Altice’s top management said the cable company is working on a core network for its forthcoming Sprint-powered wireless service, but the company won’t launch the service commercially until next year.

“We are commencing the core network development now in 2018 with a commercial launch planned by 2019,” Altice’s Dexter Goei said during the company’s quarterly conference call with investors, according to a Seeking Alpha transcript of the event. “This will be a new area of growth for us and we can leverage expertise in the Altice group and how to position this to our customers within bundles to help reduce churn and drive ARPU.”

When Altice and Sprint first announced their MVNO teaming in November, Altice didn’t provide a timeline for its planned launch of the Sprint-powered wireless service. However, the fact that the company won’t launch the offering for at least another year indicates it doesn’t feel much pressure to enter the wireless market immediately.

Moreover, Altice’s yearlong development cycle dovetails with the MVNO launch timelines kept by its fellow cable providers Comcast and Charter Communications. Comcast, for instance, said it activated its MVNO agreement with Verizon in 2015 but didn’t launch the offering commercially until the summer of 2017. Charter, similarly, activated its own MVNO with Verizon in 2016 and has said it will launch the offering commercially in June or July of this year.
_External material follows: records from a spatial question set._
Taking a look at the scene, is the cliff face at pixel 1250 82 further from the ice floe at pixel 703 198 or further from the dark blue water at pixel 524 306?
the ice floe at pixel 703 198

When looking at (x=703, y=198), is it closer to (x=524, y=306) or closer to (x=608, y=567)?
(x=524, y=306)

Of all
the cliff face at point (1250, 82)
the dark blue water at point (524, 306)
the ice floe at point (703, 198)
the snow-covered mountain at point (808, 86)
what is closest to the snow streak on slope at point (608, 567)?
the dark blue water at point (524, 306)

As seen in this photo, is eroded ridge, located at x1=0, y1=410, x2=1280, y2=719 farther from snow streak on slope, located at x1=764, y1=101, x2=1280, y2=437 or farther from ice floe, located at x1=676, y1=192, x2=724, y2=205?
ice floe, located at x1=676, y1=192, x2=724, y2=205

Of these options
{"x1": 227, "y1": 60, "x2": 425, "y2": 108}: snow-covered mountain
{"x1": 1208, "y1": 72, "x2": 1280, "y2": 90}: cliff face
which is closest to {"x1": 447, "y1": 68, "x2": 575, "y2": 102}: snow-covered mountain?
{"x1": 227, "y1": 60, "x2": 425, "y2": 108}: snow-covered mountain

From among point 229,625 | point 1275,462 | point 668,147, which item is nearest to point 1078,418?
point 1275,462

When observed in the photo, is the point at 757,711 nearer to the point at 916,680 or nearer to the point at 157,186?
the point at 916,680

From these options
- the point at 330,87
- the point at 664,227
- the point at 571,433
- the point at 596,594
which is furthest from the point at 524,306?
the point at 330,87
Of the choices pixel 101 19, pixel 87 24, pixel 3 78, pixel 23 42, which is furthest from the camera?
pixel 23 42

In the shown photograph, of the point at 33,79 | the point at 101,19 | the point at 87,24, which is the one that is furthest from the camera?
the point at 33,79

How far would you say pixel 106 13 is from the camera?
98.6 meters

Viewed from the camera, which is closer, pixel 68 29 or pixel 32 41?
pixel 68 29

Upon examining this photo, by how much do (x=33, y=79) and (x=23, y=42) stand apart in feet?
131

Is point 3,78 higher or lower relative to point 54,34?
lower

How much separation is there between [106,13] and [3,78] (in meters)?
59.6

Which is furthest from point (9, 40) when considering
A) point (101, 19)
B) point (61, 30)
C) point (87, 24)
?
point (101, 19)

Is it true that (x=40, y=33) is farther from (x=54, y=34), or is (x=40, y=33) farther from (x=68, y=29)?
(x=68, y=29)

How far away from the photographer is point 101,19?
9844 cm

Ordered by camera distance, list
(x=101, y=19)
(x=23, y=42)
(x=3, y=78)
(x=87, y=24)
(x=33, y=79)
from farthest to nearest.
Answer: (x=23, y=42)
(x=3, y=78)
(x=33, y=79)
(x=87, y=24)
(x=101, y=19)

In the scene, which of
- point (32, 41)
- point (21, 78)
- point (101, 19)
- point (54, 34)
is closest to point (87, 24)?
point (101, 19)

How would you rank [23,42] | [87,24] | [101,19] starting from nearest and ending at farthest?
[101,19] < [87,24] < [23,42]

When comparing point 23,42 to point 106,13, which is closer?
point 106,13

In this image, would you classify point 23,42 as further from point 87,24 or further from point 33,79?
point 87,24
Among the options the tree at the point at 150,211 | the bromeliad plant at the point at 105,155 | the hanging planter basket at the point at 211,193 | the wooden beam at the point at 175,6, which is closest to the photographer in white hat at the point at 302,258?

Altice’s 2019 wireless launch date will likely coincide with Sprint’s launch of nationwide 5G services, which the carrier promised will happen in the first half of next year.

So far, Comcast’s Xfinity Mobile offers the only real indication of what cable operators might do in the wireless industry. Comcast’s wireless service is only available in the company’s cable footprint, and it offers unlimited data service for $45 per month or 1 GB of data for $12 per month. The service also defaults to Comcast’s Wi-Fi hotspots when they are available, thus limiting the amount of time customers stay on Verizon’s LTE network.

Comcast in its most recent quarter said it added 250,000 wireless subscribers over the first four months of its MVNO launch (and 187,000 net line additions in the fourth quarter), and investors believe the cable giant is on track to add more than 1 million wireless subscribers for the full-year 2018. However, the company spent roughly $1,260 per customer to acquire those subscribers.

Comcast’s Xfinity Mobile is “very irrelevant, and I assume that [Charter’s soon-to-launch mobile service] will be irrelevant squared,” T-Mobile CEO John Legere said this month in response to Comcast’s wireless progress. “The furthest thing from my mind is any concern about the impact of cable.”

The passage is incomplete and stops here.